In the instant case, Lundy's sentence was within the statutory limits when he committed the crime. Okla. Stat. tit. 63, § 2-401(B)(1) (2012). Normally, this would end the analysis. But Lundy also reasserts his retroactivity argument, asking this Court to declare his sentence excessive because of recent changes in Okla. Stat. tit. 63, § 2-401(B)(1) modifying the maximum sentence from life to 20 years. By reasserting his retroactivity argument in this habeas action, Lundy is essentially asking this Court to redetermine an issue of state law previously decided by the OCCA.
This the Court cannot do. Estelle v. McGuire, 502 U.S. 62, 68 (1991) (“[I]t is not the province of a federal habeas court to reexamine state-court determinations on state-law questions.”); House v. Hatch, 527 F.3d 1010, 1029 (10th Cir. 2008) (“A state court's interpretation of its own law is binding on a federal court conducting habeas review.”). Even assuming the OCCA misapplied state law when it declined to give retroactive effect to the state laws at issue, “that error can't serve as a basis for habeas relief' because “§ 2254 doesn't allow federal courts to grant relief for a violation of state law.” Dodd v. McCollum, 715 Fed.Appx. 844, 847 (10th Cir. 2017) (unpublished) see also Arnett v. Janis, No. CIV-20-432-J, 2020 WL 2873496, at *2 (W.D. Okla. May 15, 2020) (unpublished) (concluding that the proper application of Oklahoma House Bill 1269 was an issue of state law), report and recommendation adopted by, 2020 WL 2892222 (W.D. Okla. June 2, 2020) (unpublished).
Because the sentence imposed was within the statutory limits when Lundy committed his crime and because questions of § 2-401(B)(1)'s retroactivity are solely issues of state law, this claim is beyond the purview of this Court. The Court therefore denies the petition as to claim three. !
IV. CERTIFICATE OF APPEALABILITY
Rule 11, Rules Governing Section 2254 Cases in the United States District Courts, requires “[t]he district court [to] . . . issue or deny a certificate of appealability when it enters a final order adverse to the applicant.” A certificate may only issue “if the applicant has made a substantial showing of the denial of a constitutional right.” 28 U.S.C. § 2253(c)(2). When the district court rejects the merits of petitioner's constitutional claims, the petitioner must make this showing by “demonstrating] that reasonable jurists would find the district court's assessment of the constitutional claims debatable or wrong.” Slack v. McDaniel, 529 U.S. 473, 484 (2000).
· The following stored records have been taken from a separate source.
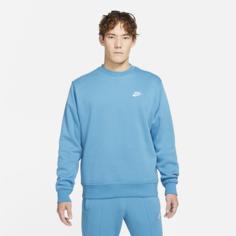 Мужской свитшот Nike Sportswear Club Fleece - Синий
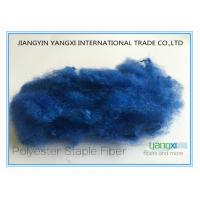 Buy cheap Royal Comfortable Soft Touch Spinning Fiber For High End Fabrics / Textiles product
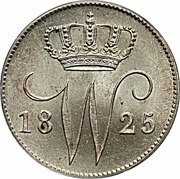 25 Cent - Willem I – avers
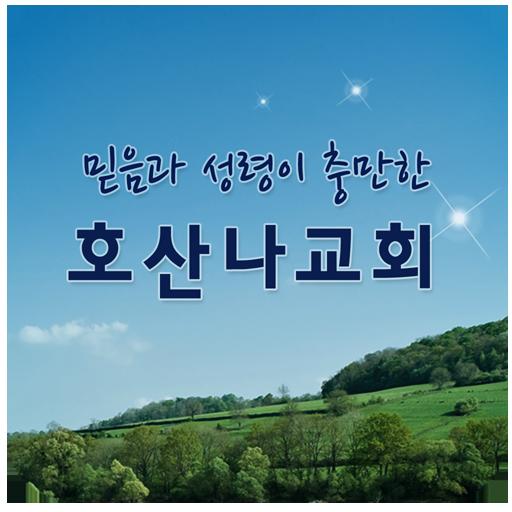호산나장로교회 媒體與影片 App LOGO-APP試玩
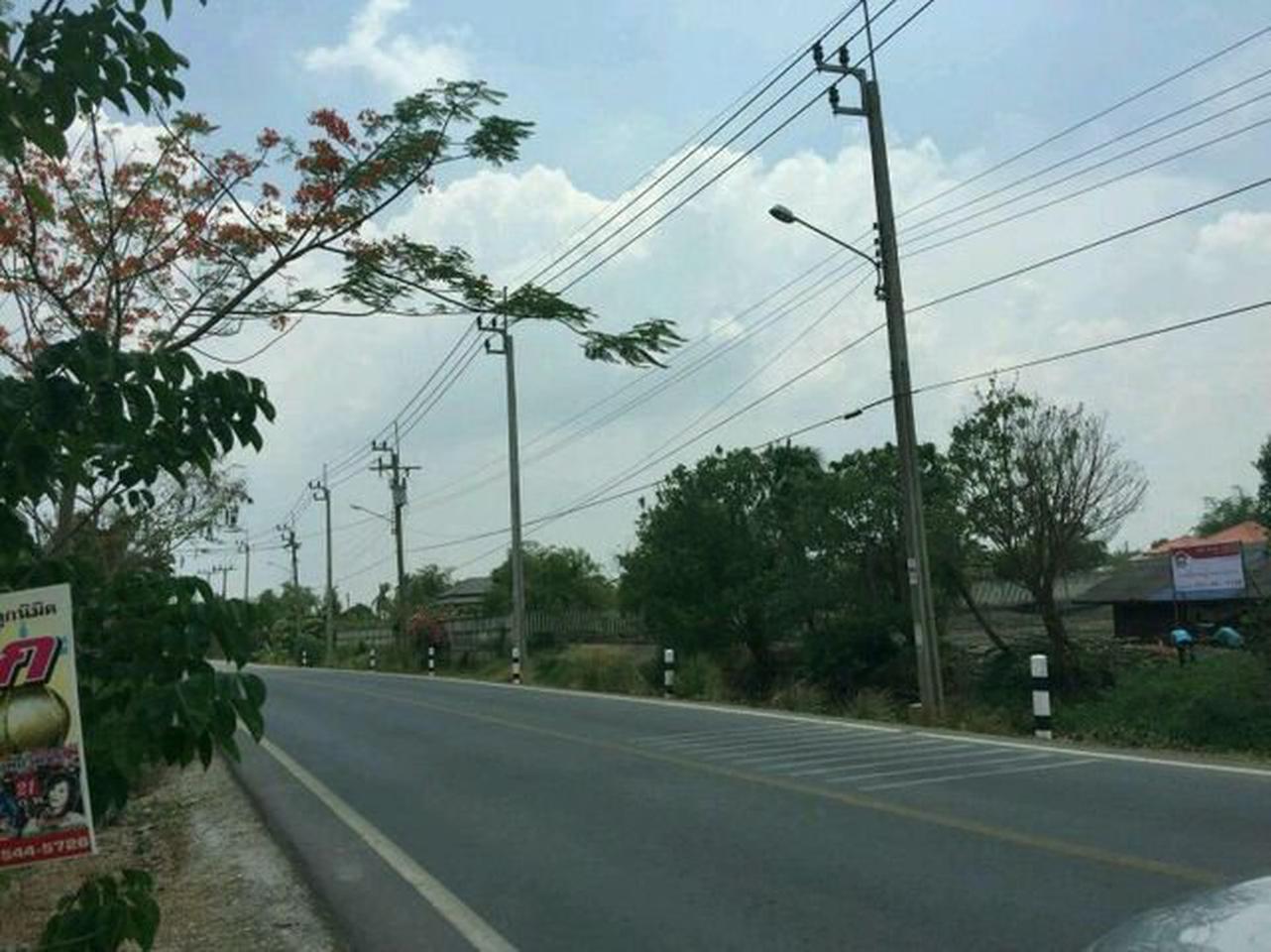 ขายที่ดินเปล่า 279 ตรว ราคาถูก บางใหญ่ นนทบุรี  รูปที่ 1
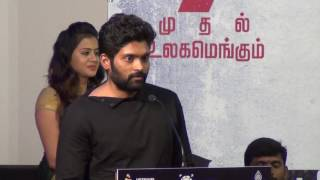 8 Thottakkal Movie PressMeet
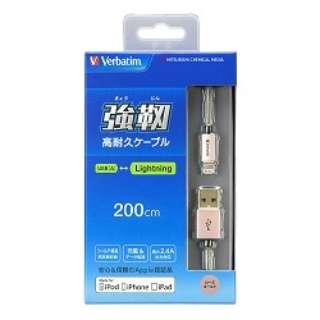 [ライトニング] 充電&データ転送対応 強靭ケーブル 2m [2.0m]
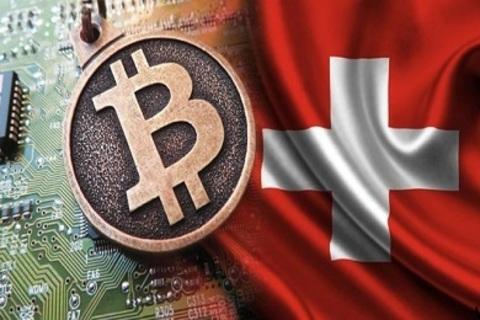 Федеральный совет Швейцарии заинтересован в создании национальной криптовалюты «e-franc»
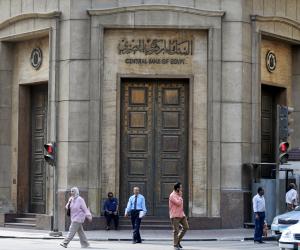 لماذا استمر خفض البنك المركزي «الفائدة» للمرة الـثالثة؟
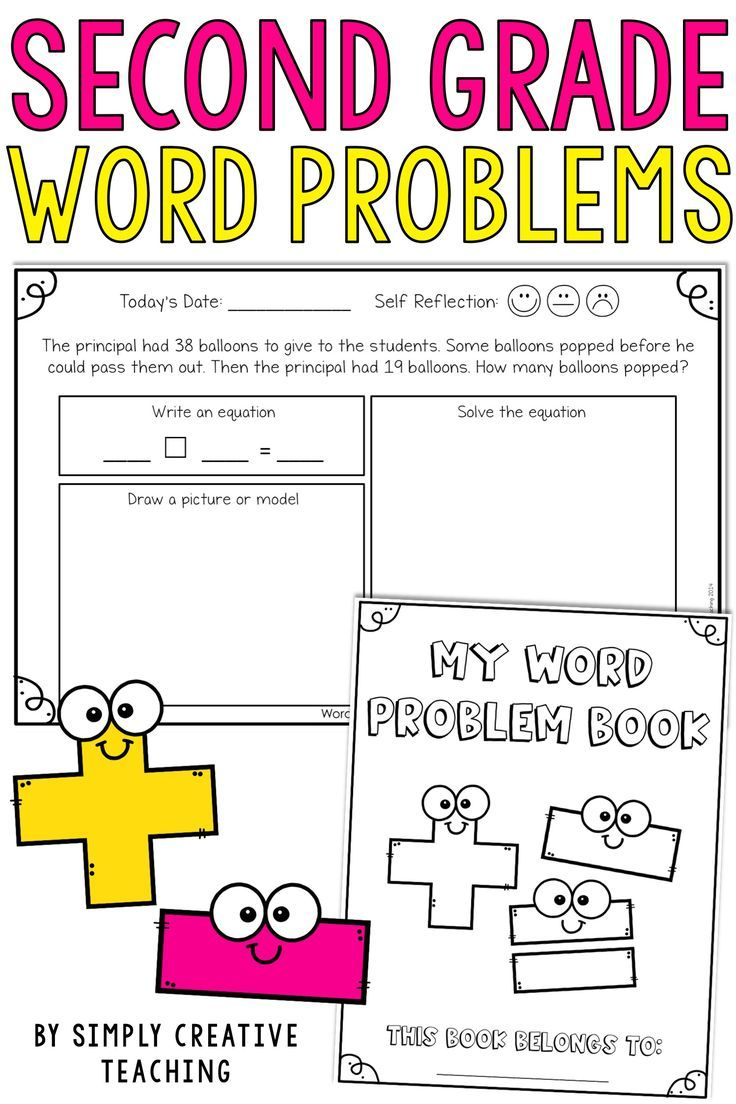 2nd Grade Word Problems With Images Word Problems Math Word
Because
Lundy has not made the requisite showing on any of his claims to be entitled to a certificate of appealability, the Court denies a certificate of appealability.
ACCORDINGLY, IT IS HEREBY ORDERED that:
1. The Petition for Writ of Habeas Corpus (Dkt. 1) is denied. 2. A certificate of appealability is denied. 3. A separate judgment shall be entered in this matter.